В Хенкине было сочетание разных качеств художника и человека: сочность и тонкость, буффонада и психологичность, в одних случаях сухость и расчетливость, в других — теплота и отзывчивость. Он был способен (были случаи) за участие в благотворительном концерте заломить громадную сумму, но по окончании концерта, получив гонорар и расписавшись в получении, тут же пожертвовать полученную сумму на цели того же самого благотворительного общества, для раненых солдат или в пользу неимущих студентов.
Как многие юмористы, он тяготился своим колпаком с колокольчиками смеха и считал себя вправе делать «настоящее, большое искусство».
Хенкин боролся не на жизнь, а на смерть со своим южнорусским акцентом и в конце концов добился победы. Он сыграл пройдоху Труффальдино в гольдониевском «Слуге двух господ» — и это был настоящий персонаж итальянского театра, играл водевильного Льва Гурыча Синичкина — и в совершенстве воплощал образ старого актера во всей его настырности и со всею его трогательностью.
В 1953 году, весною, Хенкина постиг инсульт.
Удар хватил его в Театре сатиры, на репетиции, прямо из театра привезли его в Боткинскую больницу.
Доктор со всею чуткостью, на какую был способен, задал ему вопрос:
— Владимир Яковлевич, на что вы жалуетесь?
На что Хенкин ответил коротко:
— На репертуар.
Можно быть верным жене, другу, идее. Хенкин, умирая, был верен самому себе, а это дается не каждому.
— Человек сидел, сидел на стуле, забыл встать и, сидя, пошел, так и ходит!
Так говорили про Давида Григорьевича Гутмана, зачинателя и основоположника театров малых форм на Руси, называя его по-народному «Давыдом» с твердым «еры» в середине слова.
Умная остроглазая голова уходила в плечи, в бесшейное туловище, короткие руки, маленькие ноги, ни одна из черт внешнего облика не приводила к сравнению с образцом классической красоты — и, однако, этот человек мог пройтись по сцене с осанкой испанского дворянина, либо поступью маркизного петиметра, или представить, как сладострастно потягивается после сна молодая красавица. Это был человек исключительной энергии, непревзойденной изобретательности, действительно новатор, зачинатель, для которого создание новых предприятий, так же как писание на белой странице, было привычным делом. И он же, пребывая вечно на взлете, на гребне волны общественных настроений, никак не мог приспособиться к нормальному ходу событий; его стихия была вспышка, на длительное горение он не был способен. Поэтому в течение многих лет он построил множество театральных домов, но сам себя творческим жильем не обеспечил.
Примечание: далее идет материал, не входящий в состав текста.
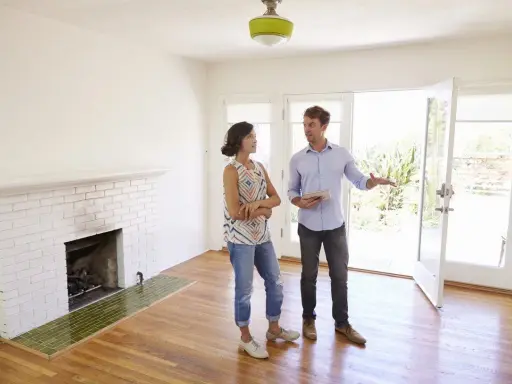 Un agent immobilier présente un appartement ou une maison à une cliente potentielle. La pièce est lumineuse, avec une cheminée en briques blanches et un sol en bois.
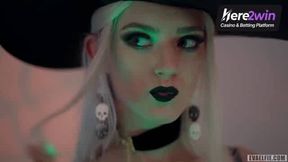 A towheaded woman in a witch hat and black with cum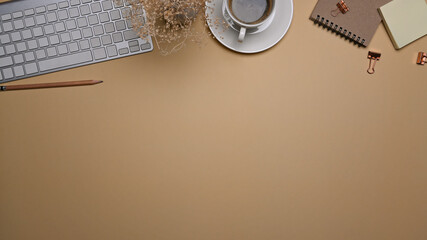 Top view minimal workspace with keyboard, coffee cup and notebook on beige background.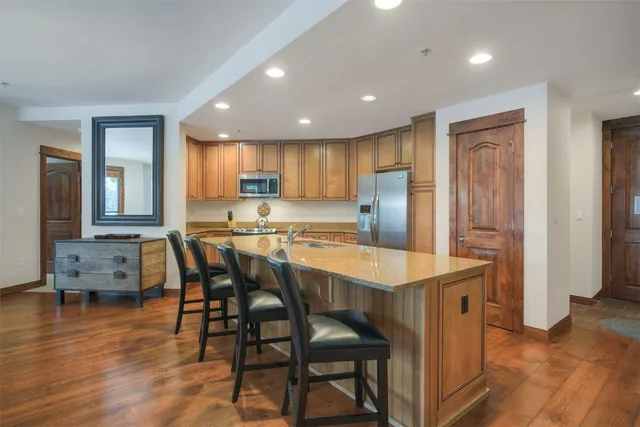 a bedroom with a large bed and a flat tv screen on dresser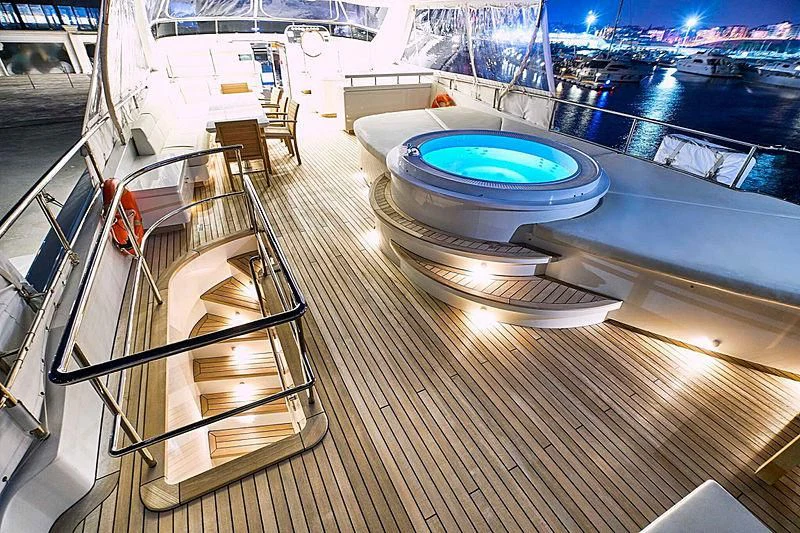 a deck with a pool and a deck with a view of a city at night aboard BLUE BERRY Yacht for Sale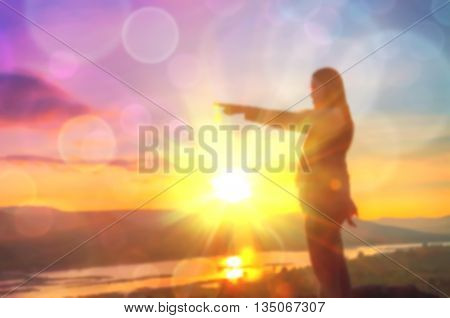 Abstract Blurred and soft photo of Women on hilltop with bokeh of sunrise on the natural background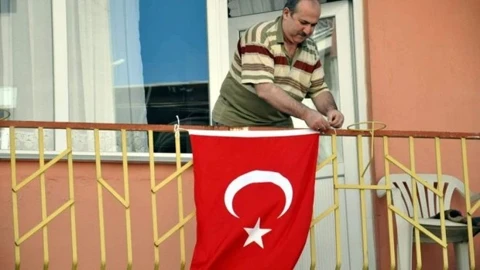 A man stands on a balcony hanging a red Turkish flag with the white crescent and star emblem over the yellow railing.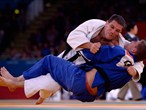 Dan Powell of Great Britain and Isao Cruz Alonso of Cuba compete in the Judo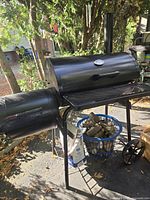 Full view of smoker on cart with basket of logs beneath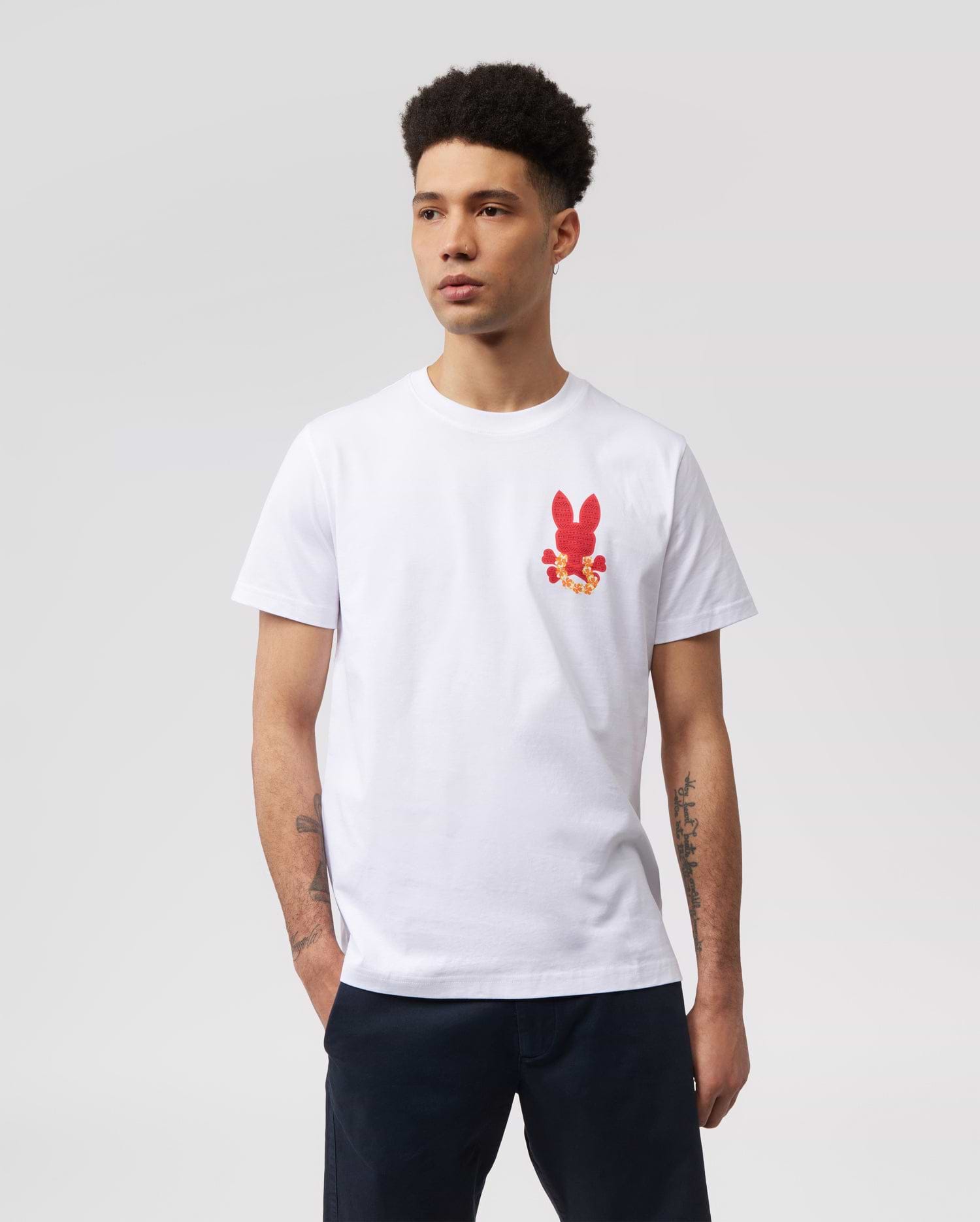 A person with short curly hair is wearing a white MENS HAWAII CITY TEE - B6U169Y1PC by Psycho Bunny made of soft Pima cotton jersey, featuring a small red bunny graphic pattern on the left side of the chest. Their hands are in their pockets, and they are standing against a plain, light gray background.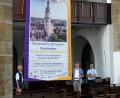 Bild: gac
Stadtpfarrer Herbert Mader (oben links) und Stadtpfarrer Roland Kurz (oben rechts) entrollen das Banner, das am Gerüst der Baustelle St. Marien aufgehängt wird und auf das Symposium hinweist.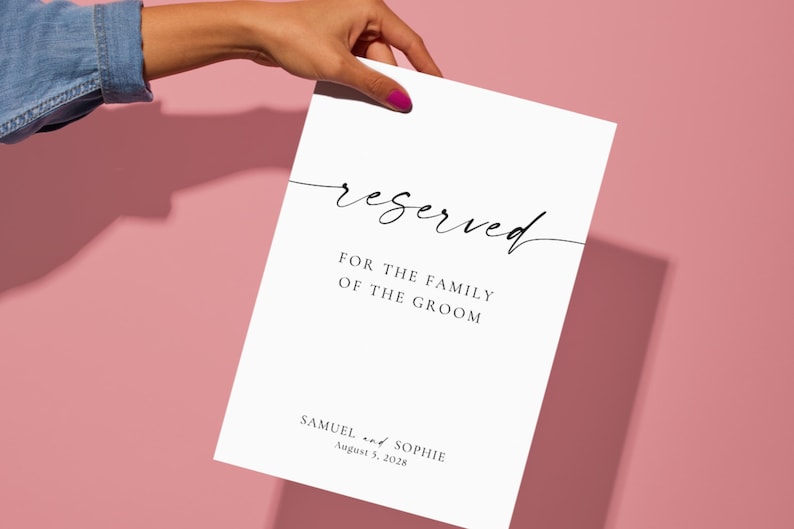 reserved wedding sign printable held by hand on blush pink background, minimalist wedding seating sign template, modern script wedding signage, editable Canva wedding sign download, clean aesthetic wedding decor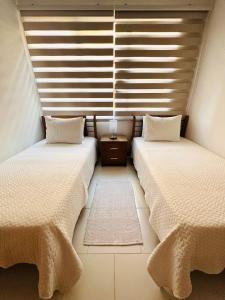 two beds in a small room with windows at Apartamento Delux Morros-Tolusa in Cartagena de Indias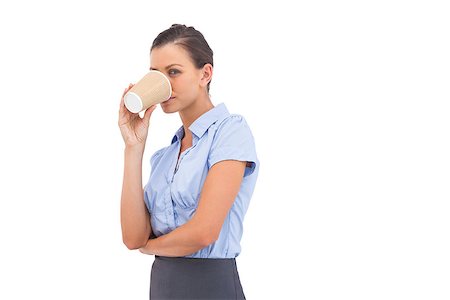 simsearch:400-06883455,k - Businesswoman drinking cup of coffee and looking at the camera Photographie de stock - Aubaine LD & Abonnement, Code: 400-06883444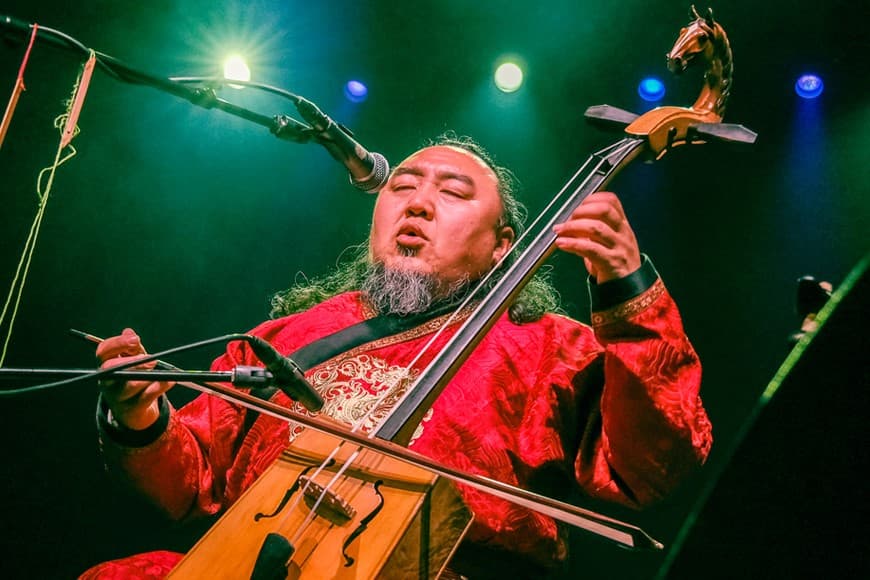 Image shows man singing into microphone while playing instrument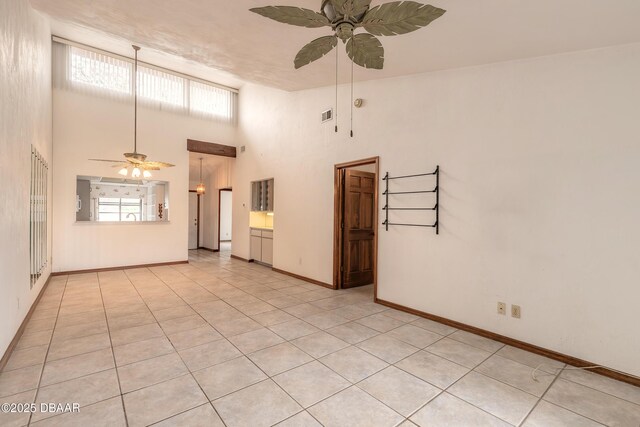 1260 Charter Oaks Cir, Holly Hill, FL 32117 - spare room featuring a towering ceiling, light tile patterned floors, and ceiling fan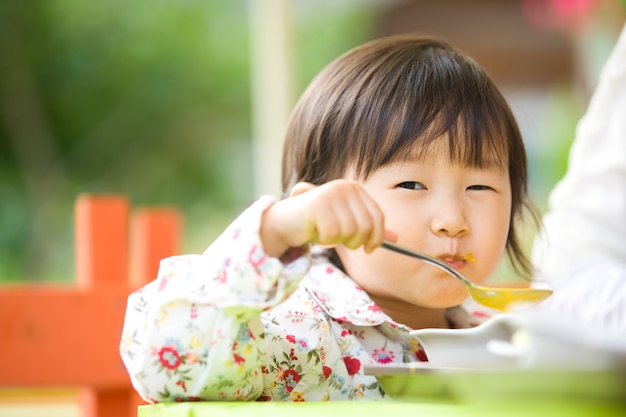 È una bambina adorabile seduta accanto a sua madre e che mangia minestra.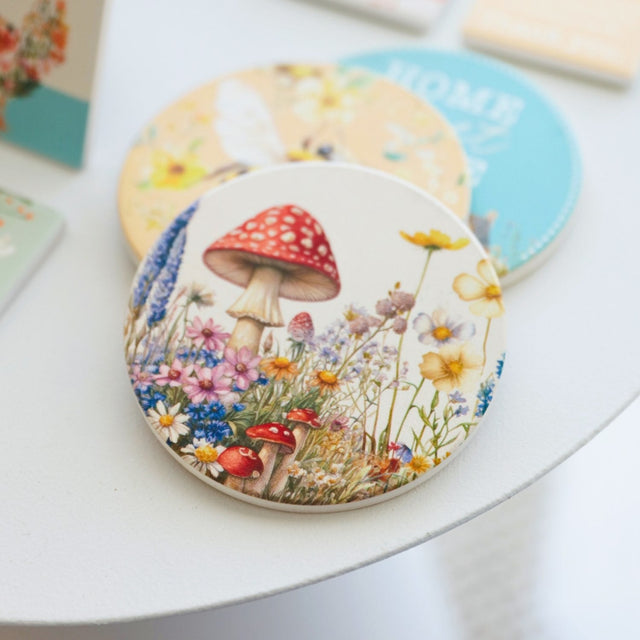 Splosh Cottage Grove Mushroom ceramic coaster displayed with other ceramic coasters in the collection.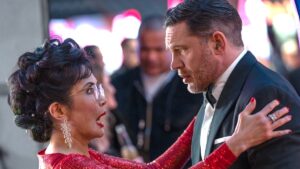 A woman in a red dress speaks to a man in a tux in Venom: The Last Dance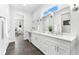 Bright bathroom with dual sinks, vanity, and access to the ensuite bedroom at 322 Ontario Ave, Crystal Beach, FL 34681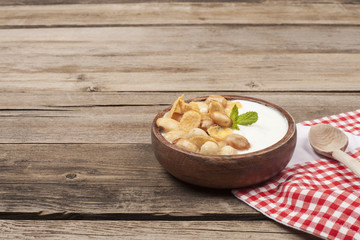 a bowl of yoghurt over wooden table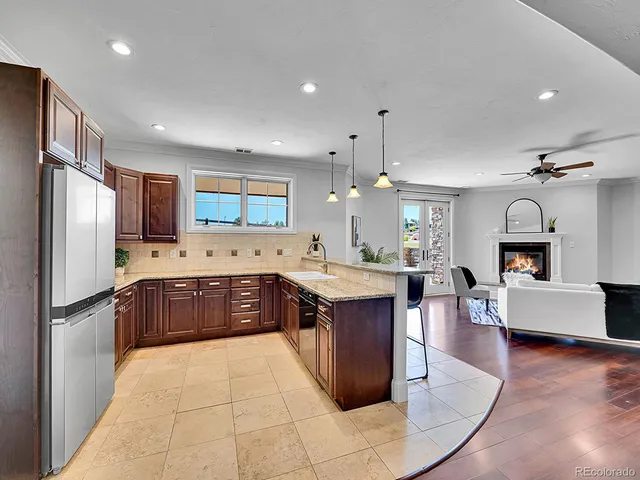 a large kitchen with stainless steel appliances kitchen island granite countertop a large stove a sink dishwasher and a refrigerator with wooden floor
Нередко ему приходилось покидать дом, который он сам построил на ровном месте.
В Охотном ряду, там, где сейчас горделиво высится гостиница «Москва», до революции находился в подвальном помещении старый кондовый московский ресторан Егорова с расстегаями и солянками, закусками на шести розетках под каждую кружку пива. В подвальном помещении этого ресторана был основан ночной театрик под названием «Подполье друзей театра». Названию соответствовала театральная марка: две востроносые усатые крысы с любопытством заглядывают в щель. Тут мы с Адуевым познакомились с Гутманом, который был режиссером этого театра прибуфетного типа. Тогда же мы и написали для этого театра какие-то не то лубки, не то частушки. Но основная творческая база для Гутмана была, конечно, не здесь, а на Петровских линиях, в Петровском театре миниатюр. В программу этого театра входили выступления молодых и старых дарований. Владимир Николаевич Давыдов, краса и гордость русской сцены, любимый публикой и обожаемый артистами, выступал здесь в старинных водевилях «Волшебный вальс» и «Жених из долгового отделения».
Последнюю пьесу можно было считать водевилем только по формальным признакам, по сути это была сильная драма в одном действии, близкая к образам и идеям Достоевского. Давыдов играл бедного, забитого человечка, которого в силу каких-то соображений хотят женить на «чужом грехе»; когда же эта надобность миновала, его же с позором прогоняют на улицу, обратно в нужду, в беспризорность. Сюжет, конечно, ничуть не веселый, не развлекательный, и в последней сцене Давыдов давал столько безысходного отчаяния, столько боли и тоски униженного и оскорбленного человека, что невольно вспоминались тягчайшие страницы из Достоевского.
Он подходил к рампе, смотрел со всей безнадежностью в зрительный зал и говорил:
— Куда же пойти, куда деваться-то?..
И затянув на шее распустившийся галстук, жестом, который красноречиво указывал на последний оставшийся выход из житейского тупика, он уходил, сутулясь, покачиваясь из стороны в сторону, как разбитый, опускающийся на дно фрегат.